>> START WORKING DATA

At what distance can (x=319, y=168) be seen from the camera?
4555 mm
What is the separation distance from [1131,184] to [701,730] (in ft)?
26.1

>> END WORKING DATA
>> START WORKING DATA

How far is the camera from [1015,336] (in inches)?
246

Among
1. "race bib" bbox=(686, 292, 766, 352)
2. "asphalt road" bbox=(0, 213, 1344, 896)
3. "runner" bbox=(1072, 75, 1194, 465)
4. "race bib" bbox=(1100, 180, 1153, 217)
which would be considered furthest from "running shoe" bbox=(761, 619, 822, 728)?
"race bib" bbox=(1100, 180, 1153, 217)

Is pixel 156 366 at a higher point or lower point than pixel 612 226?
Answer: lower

>> END WORKING DATA

## INSTRUCTIONS FOR THE TASK
Please put everything from the line containing "Is pixel 156" down to the line containing "Answer: lower" into a Markdown table with the columns Row and Listing line. Leave out any blank lines.

## COMPLETED TASK
| Row | Listing line |
|---|---|
| 1 | Is pixel 156 366 at a higher point or lower point than pixel 612 226? |
| 2 | Answer: lower |